» Makale
^^^^^^^^^^^^^^^^

İşçilerin civar köylerde yerleşik olmalarından dolayı işletmeler kömür talebindeki dalgalanmaya göre işçi sayısını azaltıp artırma imkânına sahipti. Maden işletmeleri alıcılarla önceden yaptıkları satış sözleşmeleri uyarınca üretim miktarını ve gereken işçi sayısını öngörebiliyorlardı. İhtiyaç duyulan dönemlerde yeterli sayıda işçiyi köylerden ocaklara çekebildikleri sürece üretim aksamıyordu. Köylerden ocaklara işgücü arzını düzenleyen muhtar, eşraf, amele çavuşu, sevk memuru gibi yerel aktörler büyük işletmeler ya da taşeronlarla yaptıkları anlaşmalarla kendilerine bağlı işçileri belirli ocaklara bağlıyorlardı. İşçilerin yerel aktörlerle paylaştıkları enformel ağlar, işçi arzının köylerdeki toplumsal güç ilişkileri üzerinden düzenlenmesini sağlıyordu. Öte yandan, işçilerin köyleriyle süren bağları işgücü arzını zirai döngülerin ve yerel aracıların kontrolü ne bırakıyor, bu ise emeğin mekanı olan köyü sermayenin mekanı olan madenlerden görece özerk kıldığı gibi, köye sermayenin değişen ihtiyaçlarına direnme potansiyeli de veriyordu.
DAİMİ İŞÇİLİK SORUNU VE AMELE KÔYLERİ PROJELERİ
1930’ların ortalarına kadar kömürün üretim ve piyasa koşullarıyla havza köylerinden gelen işçilerin çalışma örüntüleri arasındaki uyum, şirketlere ait mekânlarda yaratılacak daimi ve kalifiye bir işçi kitlesini gereksiz kılmıştı. Ancak 1930'ların ikinci yarısında piyasa koşullarının değişmesi ile birlikte havzadaki üretim koşullarının ve buna koşut olarak sermaye ve emek arasındaki ilişkilerin mekânsal yeniden örgütlenişi gündeme geldi. 1930’larda uygulanan beş yıllık sanayi planları ve demiryolu politikaları sonucunda, kamu işletmeleri, kömür piyasasındaki en önemli alıcılar haline geldi. Devlet, havzadaki sermaye kompozisyonunu, üretim koşullarını ve kömür piyasasını kamu ihtiyaçlarına göre düzenlemek üzere bir dizi girişimde bulundu. Bunlardan en önemlisi, Ereğli şirketinin 1936'da satın alınarak Etibank'a devri ve Ereğli Kömürleri İşletmesi'nin kuruluşu ile Etibank’ın doğrudan havzaya işletmeci olarak girmesiydi. 1930’lar maden işçiliğini çekici hale getirmek ve işgücü arzını artırmak amacıyla bir dizi sosyal politika uygulamasının da başladığı yıllardı. İş Bankası iştiraklerinin havzada başlattığı paralı yemek uygulaması ve iskan faaliyetleri büyük sermayeli diğer işletmeler tarafından da uygulanmaya başlandı. 1930’ların ikinci yarısında üretim bölgelerinde şirket mahalleleri ve işçi yurtları inşaatları başladı. Ancak şirketlerin kurduğu yeni mahalleler maden işçilerinden çok, yönetici kadrolarla teknik personel ve memurların yerleşimine tahsis edildi. İşçiler için çalışma devrelerinde bekâr olarak topluca kalabilecekleri inşaatlara başlandı.

^^^^^^^^^^^^^^^^

[Kaydedilmiş veri girdileri]
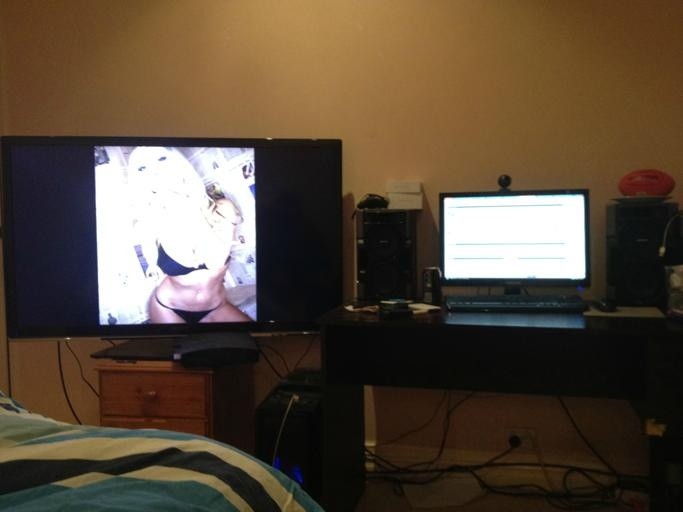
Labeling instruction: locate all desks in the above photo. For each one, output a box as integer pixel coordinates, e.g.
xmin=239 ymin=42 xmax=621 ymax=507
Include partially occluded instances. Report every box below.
xmin=318 ymin=302 xmax=681 ymax=485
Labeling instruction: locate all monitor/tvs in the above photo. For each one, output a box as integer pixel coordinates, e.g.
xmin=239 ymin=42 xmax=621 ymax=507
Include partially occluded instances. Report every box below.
xmin=1 ymin=135 xmax=342 ymax=361
xmin=439 ymin=187 xmax=591 ymax=294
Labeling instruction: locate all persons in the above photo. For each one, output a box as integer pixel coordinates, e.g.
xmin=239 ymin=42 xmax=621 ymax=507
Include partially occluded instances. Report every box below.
xmin=124 ymin=147 xmax=253 ymax=325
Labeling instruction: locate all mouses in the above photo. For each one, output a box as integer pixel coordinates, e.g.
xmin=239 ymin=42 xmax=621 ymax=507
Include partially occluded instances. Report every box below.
xmin=595 ymin=296 xmax=616 ymax=312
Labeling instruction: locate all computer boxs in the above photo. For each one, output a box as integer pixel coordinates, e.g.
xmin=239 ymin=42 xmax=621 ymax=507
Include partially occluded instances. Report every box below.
xmin=251 ymin=367 xmax=322 ymax=501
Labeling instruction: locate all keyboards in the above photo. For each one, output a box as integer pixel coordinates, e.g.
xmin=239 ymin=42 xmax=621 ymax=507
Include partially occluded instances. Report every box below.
xmin=445 ymin=295 xmax=584 ymax=315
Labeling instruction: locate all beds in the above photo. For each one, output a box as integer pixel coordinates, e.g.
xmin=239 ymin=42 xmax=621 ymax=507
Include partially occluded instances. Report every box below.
xmin=0 ymin=389 xmax=328 ymax=511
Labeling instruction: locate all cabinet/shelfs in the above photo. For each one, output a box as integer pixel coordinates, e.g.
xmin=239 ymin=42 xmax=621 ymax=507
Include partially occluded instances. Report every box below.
xmin=90 ymin=363 xmax=251 ymax=454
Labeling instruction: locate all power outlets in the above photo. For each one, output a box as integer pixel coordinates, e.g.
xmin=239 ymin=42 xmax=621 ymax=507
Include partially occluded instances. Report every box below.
xmin=502 ymin=427 xmax=538 ymax=453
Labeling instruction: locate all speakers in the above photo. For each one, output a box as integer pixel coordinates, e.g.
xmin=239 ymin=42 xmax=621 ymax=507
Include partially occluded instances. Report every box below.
xmin=606 ymin=203 xmax=677 ymax=306
xmin=353 ymin=208 xmax=419 ymax=305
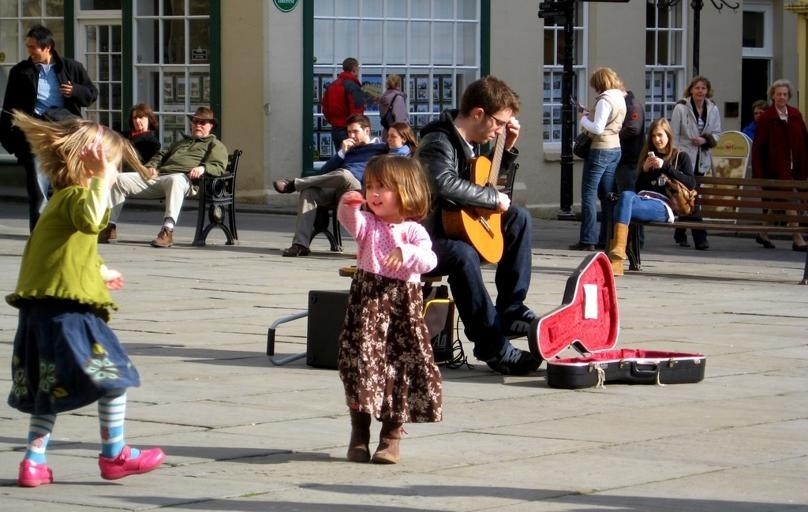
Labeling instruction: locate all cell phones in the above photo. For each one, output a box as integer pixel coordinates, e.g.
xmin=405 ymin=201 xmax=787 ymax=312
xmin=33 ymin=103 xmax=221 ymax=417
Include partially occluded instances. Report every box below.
xmin=647 ymin=151 xmax=655 ymax=158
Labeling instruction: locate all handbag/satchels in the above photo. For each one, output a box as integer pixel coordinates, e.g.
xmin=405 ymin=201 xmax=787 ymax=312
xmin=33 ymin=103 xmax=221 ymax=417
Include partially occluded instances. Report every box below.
xmin=665 ymin=151 xmax=696 ymax=215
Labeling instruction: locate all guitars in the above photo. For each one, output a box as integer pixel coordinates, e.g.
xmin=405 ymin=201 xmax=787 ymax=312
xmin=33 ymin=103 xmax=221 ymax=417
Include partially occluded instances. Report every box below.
xmin=440 ymin=114 xmax=509 ymax=267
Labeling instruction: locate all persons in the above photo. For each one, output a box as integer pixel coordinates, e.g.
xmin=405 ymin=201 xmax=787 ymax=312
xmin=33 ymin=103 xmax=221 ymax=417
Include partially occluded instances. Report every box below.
xmin=323 ymin=58 xmax=366 ymax=155
xmin=120 ymin=105 xmax=162 ymax=173
xmin=741 ymin=100 xmax=770 ymax=141
xmin=7 ymin=109 xmax=165 ymax=487
xmin=384 ymin=123 xmax=417 ymax=157
xmin=414 ymin=76 xmax=543 ymax=376
xmin=602 ymin=118 xmax=696 ymax=276
xmin=379 ymin=75 xmax=409 ymax=143
xmin=336 ymin=156 xmax=442 ymax=464
xmin=273 ymin=115 xmax=388 ymax=257
xmin=670 ymin=76 xmax=721 ymax=250
xmin=569 ymin=67 xmax=627 ymax=252
xmin=751 ymin=79 xmax=808 ymax=252
xmin=98 ymin=107 xmax=228 ymax=248
xmin=610 ymin=89 xmax=646 ymax=251
xmin=0 ymin=27 xmax=98 ymax=235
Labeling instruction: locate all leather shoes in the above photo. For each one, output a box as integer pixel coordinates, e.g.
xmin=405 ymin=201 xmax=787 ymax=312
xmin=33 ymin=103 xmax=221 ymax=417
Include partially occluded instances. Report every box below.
xmin=674 ymin=234 xmax=690 ymax=248
xmin=99 ymin=447 xmax=164 ymax=479
xmin=792 ymin=244 xmax=807 ymax=251
xmin=100 ymin=224 xmax=118 ymax=244
xmin=697 ymin=239 xmax=710 ymax=251
xmin=284 ymin=243 xmax=309 ymax=256
xmin=756 ymin=233 xmax=776 ymax=249
xmin=150 ymin=226 xmax=175 ymax=249
xmin=19 ymin=460 xmax=54 ymax=488
xmin=273 ymin=178 xmax=299 ymax=194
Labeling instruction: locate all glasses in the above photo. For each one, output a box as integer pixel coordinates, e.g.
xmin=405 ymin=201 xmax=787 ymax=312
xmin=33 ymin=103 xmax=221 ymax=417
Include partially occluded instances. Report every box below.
xmin=190 ymin=121 xmax=212 ymax=126
xmin=486 ymin=112 xmax=508 ymax=128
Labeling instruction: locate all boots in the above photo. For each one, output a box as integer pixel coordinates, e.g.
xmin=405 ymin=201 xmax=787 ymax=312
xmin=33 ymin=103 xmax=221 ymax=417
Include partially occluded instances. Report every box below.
xmin=346 ymin=407 xmax=370 ymax=461
xmin=372 ymin=420 xmax=406 ymax=464
xmin=607 ymin=241 xmax=624 ymax=277
xmin=609 ymin=223 xmax=628 ymax=261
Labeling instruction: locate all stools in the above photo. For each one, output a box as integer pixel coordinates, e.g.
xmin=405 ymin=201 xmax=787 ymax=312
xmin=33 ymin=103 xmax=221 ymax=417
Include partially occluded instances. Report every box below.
xmin=340 ymin=267 xmax=441 ymax=286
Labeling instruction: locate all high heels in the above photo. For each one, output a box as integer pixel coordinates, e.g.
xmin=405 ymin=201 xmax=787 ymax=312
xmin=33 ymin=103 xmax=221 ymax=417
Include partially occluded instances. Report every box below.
xmin=570 ymin=242 xmax=597 ymax=251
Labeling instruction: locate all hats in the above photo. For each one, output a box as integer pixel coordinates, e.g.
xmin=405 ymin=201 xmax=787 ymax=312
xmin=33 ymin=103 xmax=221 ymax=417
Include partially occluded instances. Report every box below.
xmin=187 ymin=107 xmax=218 ymax=124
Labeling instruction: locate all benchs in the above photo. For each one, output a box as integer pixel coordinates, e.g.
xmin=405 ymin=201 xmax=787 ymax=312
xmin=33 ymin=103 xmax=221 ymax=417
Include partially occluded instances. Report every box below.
xmin=192 ymin=148 xmax=243 ymax=247
xmin=309 ymin=155 xmax=520 ymax=252
xmin=606 ymin=177 xmax=808 ymax=285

^^^^^^^^^^^^^^^^

» Yapılacak işler
A - Listede “Labeling instruction: locate all beds” ifadesini içeren satırdan “xmin=353 ymin=208 xmax=419 ymax=305” ifadesini içeren satıra kadar, iki uç satır da dahil, tüm satırları aynen tekrarlar mısın?
B - Havzadaki maden işçiliği üzerine olan makaleyi, son cümlesinden sonrasını yazarak sürdürür müsün?

» Yanıt listesi
A -
Labeling instruction: locate all beds in the above photo. For each one, output a box as integer pixel coordinates, e.g.
xmin=239 ymin=42 xmax=621 ymax=507
Include partially occluded instances. Report every box below.
xmin=0 ymin=389 xmax=328 ymax=511
Labeling instruction: locate all cabinet/shelfs in the above photo. For each one, output a box as integer pixel coordinates, e.g.
xmin=239 ymin=42 xmax=621 ymax=507
Include partially occluded instances. Report every box below.
xmin=90 ymin=363 xmax=251 ymax=454
Labeling instruction: locate all power outlets in the above photo. For each one, output a box as integer pixel coordinates, e.g.
xmin=239 ymin=42 xmax=621 ymax=507
Include partially occluded instances. Report every box below.
xmin=502 ymin=427 xmax=538 ymax=453
Labeling instruction: locate all speakers in the above photo. For each one, output a box as integer pixel coordinates, e.g.
xmin=239 ymin=42 xmax=621 ymax=507
Include partially occluded instances. Report every box below.
xmin=606 ymin=203 xmax=677 ymax=306
xmin=353 ymin=208 xmax=419 ymax=305

B -
Öte yandan işçilerin madenler civarına yerleştirilmesi tartışmaları devam etti. Özellikle 1930’ların ikinci yarısından itibaren artan kömür talebi ve üretim baskısı havzada önemli bir işgücü yarattı. İşçilerin iyi geçen hasat sonrasında madenlere ilgi göstermemesi işgücü arzını istikrarsızlaştırıyor, işgücü arzıyla işgücü talebi arasında ortaya çıkan açık, işçiler lehine işliyordu. İş Bankası şirketlerinden Türk-İş Genel Direktörü Esat Kerimol’un deyişiyle, şirketlerin işçi rekabeti ameleyi şımartmış, ücretleri artırmış ve iş disiplinin bozmuştu. Üstelik işletmelerin aralarında-ki rekabete son verip işçileri cebri yollarla ocaklara bağlama girişimi, amele çavuşlarının ameleye 1936 iş yasasına atfen sözleşme özgürlüğünden bahsedip işletmelerin onları istemedikleri ocaklarda çalışmaya zorlayamayacaklarını söylemeleriyle başarısızlığa uğramıştı.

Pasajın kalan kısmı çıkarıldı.